The Staffords of Eyam

by C. E. B. BOWLES, M.A.

This article was published originally in the Derbyshire Archaeological Society Journal, vol. 30, 1908; pp261-295.

This transcription by Rosemary Lockie © 2000-1

Contents
  INTRODUCTION   I.  RICHARD   II.  RICHARD   III.  ROGER
  IV.  RICHARD   V.   ROGER   VI.  JOHN   VII.  JOHN
  VIII.  ROBERT   IX.  RICHARD   X.  HUMPHREY   XI.  HUMPHREY

II. - RICHARD DE STAFFORD, the elder of the two brothers, succeeded his father in the lands at Eyam. This is proved by two charters, both undated, but temp. Henry III [Ed: 1216-72]. The first is a “grant by Eustace de Mortayne to Richard de Stafford of three bovates of land in Eyam, one of which Richard de Stafford his father had held; another was held by Adam de Kileburn, the said Richard to find yearly a lamp burning during divine service [Page 264] before the altar of St. Helen in the parish church of Eyam”.[6] The second is a confirmation of this grant made to him by “Eustace, the son of Eustace de Morteyne”, by the same service of the lamp kept burning on the altar of St. Helen during divine service in the parish church.[7] The first was probably executed soon after the death of Richard de Stafford, sen., and the latter within a few years. Somewhat later than these is the “Release and Quitclaim by William de Mortein to Richard de Stafford for all rights of service, and following which he possessed in John, son of Nicholas de Eyam, together with his goods and chattels”. John de Eyam is probably the man who married his niece, Lecia de Stafford, and therefore father of Richard de Eyum. This deed[8] is dated at Dunnisby, co. York, 32 Henry III. (1247), and bears an heraldic seal, partially broken - evidently the armorial bearings of the Morteynes.
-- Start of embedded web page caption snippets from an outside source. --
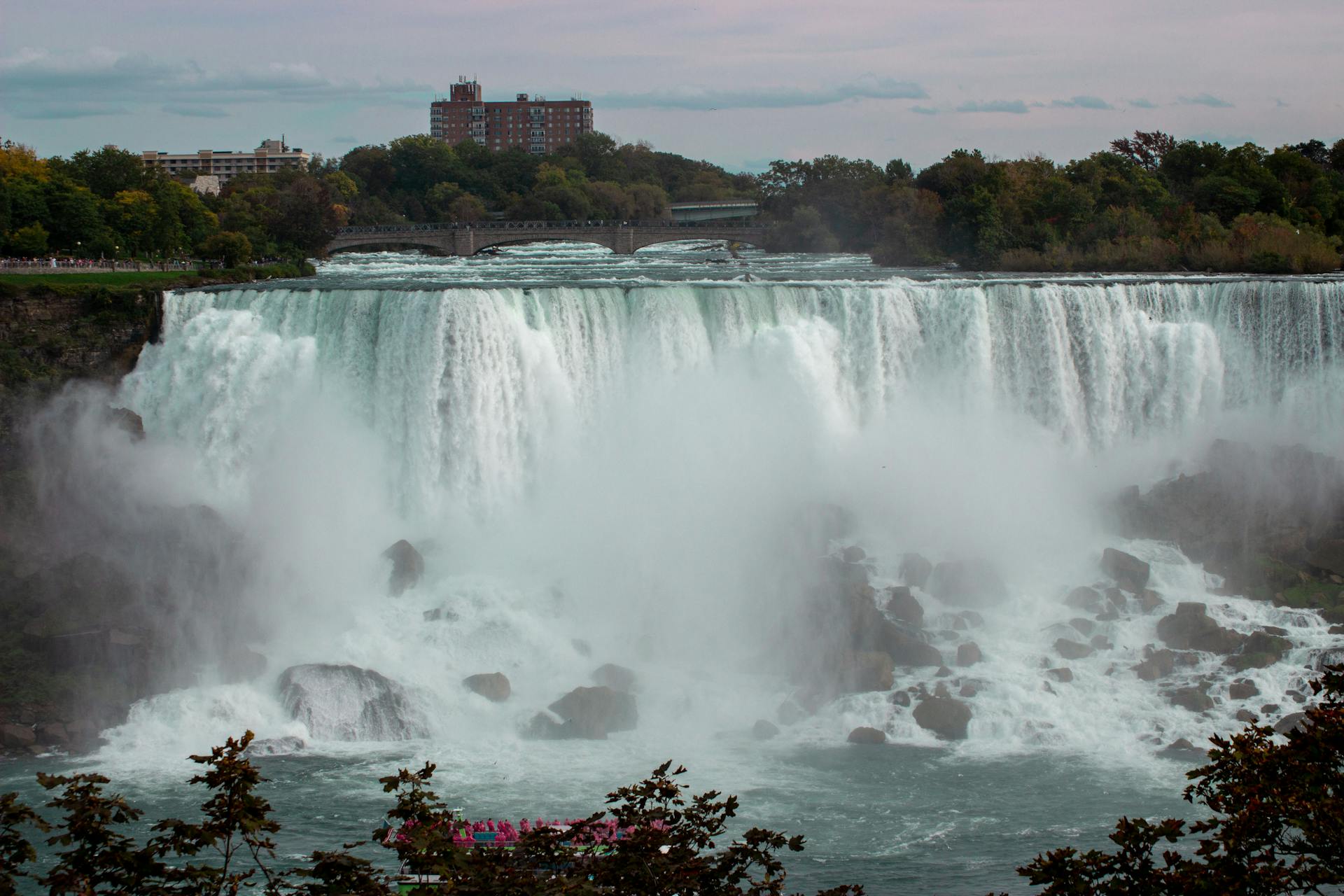 Majestic view of Niagara Falls cascading into the river below on a calm day.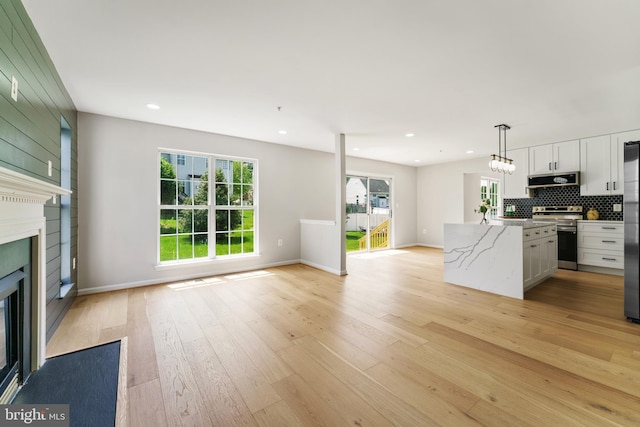 kitchen with a kitchen island, appliances with stainless steel finishes, a fireplace, open floor plan, and light wood-style floors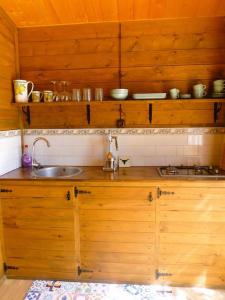 una cocina con armarios de madera y fregadero en Casita Louisa, en Chiclana de la Frontera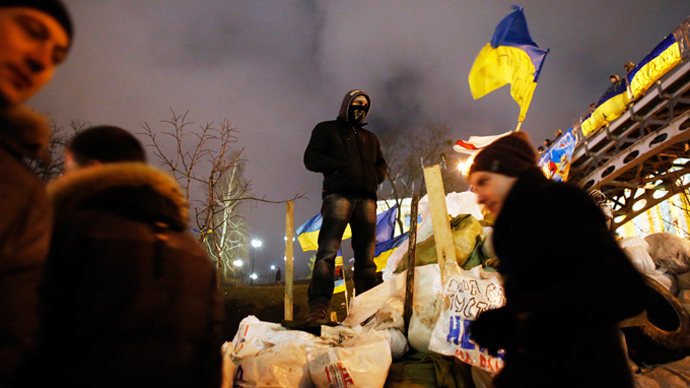 A pro-European integration protester stands on a barricade during a rally at Independence Square in Kiev December 17, 2013 (Reuters / Marko Djurica)
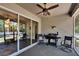 Relaxing screened patio with a ceiling fan, outdoor seating and a grill overlooking the backyard at 12802 Cattail Shore Ln, Riverview, FL 33579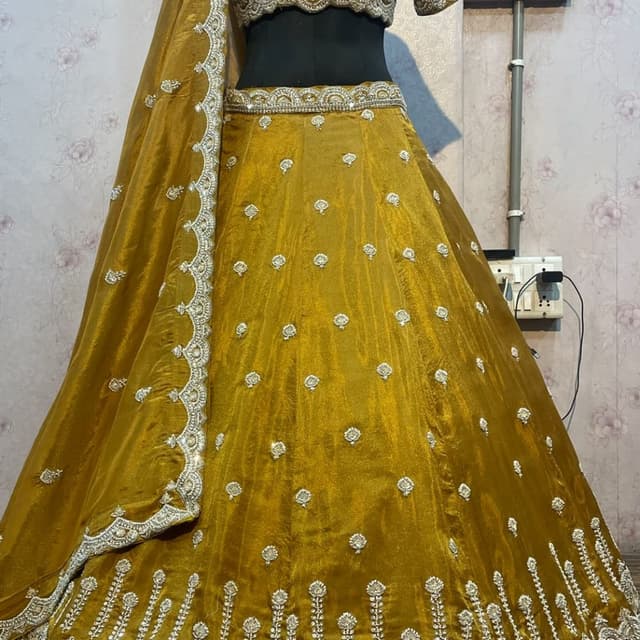 Mustard yellow with silver and black accents Lehenga Choli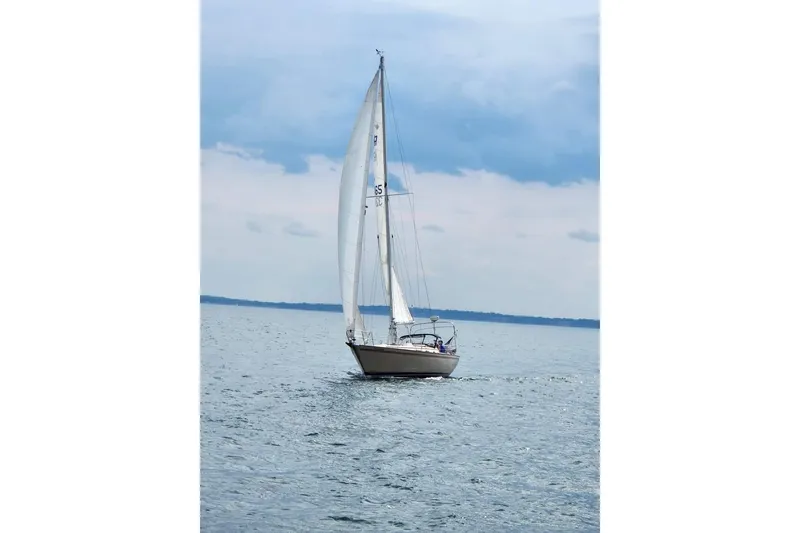 Slide: The Image of Sailboat Pearson 386, 1984 model, cruising on calm waters under a cloudy sky. - 1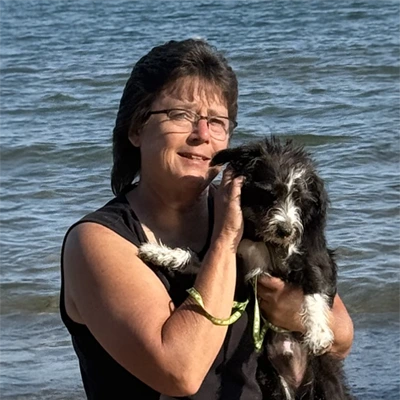 Marie Poliskey smiling with her dog.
The coat is “on a chief a lion pass.” surrounded by the legend: S . Will . . . ORTOIN. The next deed[9] is undated, but belongs to this period, and refers to a

“Grant made by Roger Morteyne Lord of Eyam to Richard de Stafford of a piece of Land lying nygh the Garden of ye said Richard as it is closed and diched to higg and mak domez in ye sayd place” (i.e., fenced in to build and enlarge houses).